Getting ready for any outting of this sort is a nightmare. I spend hours picking out clothing that will make me look attractive, but not overly sensual. Today: a long-sleeved shirt that makes my boobs look nice, and a pair of jeans that doesn’t make my ass look terrible. And, of course, sneakers to make it seem like I wasn’t trying too hard. My makeup today was a minimal, because I want to look drop-dead gorgeous, but ugly enough that he doesn’t actually want to sleep with me.

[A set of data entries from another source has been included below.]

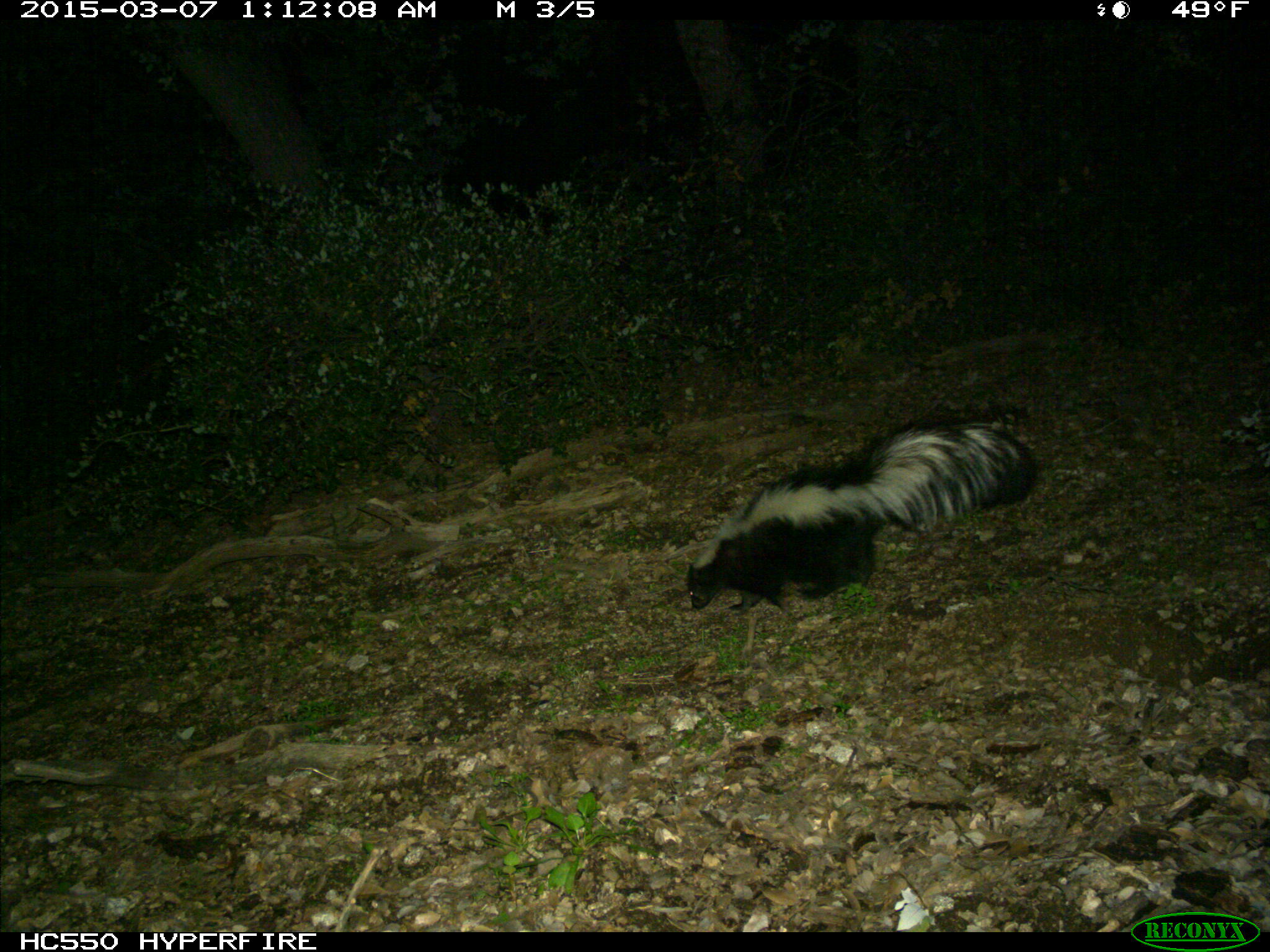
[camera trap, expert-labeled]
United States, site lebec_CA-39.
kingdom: Animalia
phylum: Chordata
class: Mammalia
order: Carnivora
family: Mephitidae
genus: Mephitis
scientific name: Mephitis mephitis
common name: striped skunk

This picture of me getting ready to meet a guy in a park is so wrong. First of all: no matter how I look or act or what I say, nothing I can do can prevent me from getting raped. Or maybe it just shouldn’t have to. No woman makes the decision to be sexually assaulted, attackers make the decision to bring pain to their victims. This is a really difficult concept for me to wrap my brain around, so I’ll have to return to it on a later date. Second of all: the poor guy who I was seeing has no idea about what happened to me. And for God’s sake, it was a first date. I’m not going to tell this random guy my entire life story. But I’m judging him and holding him to the standard of awful that I know men can be. Not every man is a rapist or sexual attacker. But, because of my past, I treated him as if he could be. I was afraid to even make eye contact with him. And, to tell you the truth, I don’t know if that’s a way to say “that’s unfair to him,” or “it’s so much better to be safe than sorry, good for you.” But I do know that I’d rather not have to live in a workd where I have to be overly cautious.
Here’s the punchline: I feel like I’m not supposed to go on dates with men anymore. And the few times that I work up enough courage to actually go on a date, there is always that wall between the two of us (often that he is unaware of): I AM A VICTIM. I don’t feel like I’m supposed to enjoy dates with men; I should hate all of them all the time because one hurt me, right? Or maybe if I never went on dates, I wouldn’t have gotten raped. So maybe it’s my fault?
No, no. It’s not. It’s not my fault I was raped. It’s not wrong if I have fun with a man. It’s also not necessarily my date’s fault that I was raped, either. If it feels fun, good, plesant, safe: then I should be happy. My happiness is allowed.
But I still won’t be asking Mr. Basketball-shorts-and-flip-flops for any more of his time. Because I’m worth it.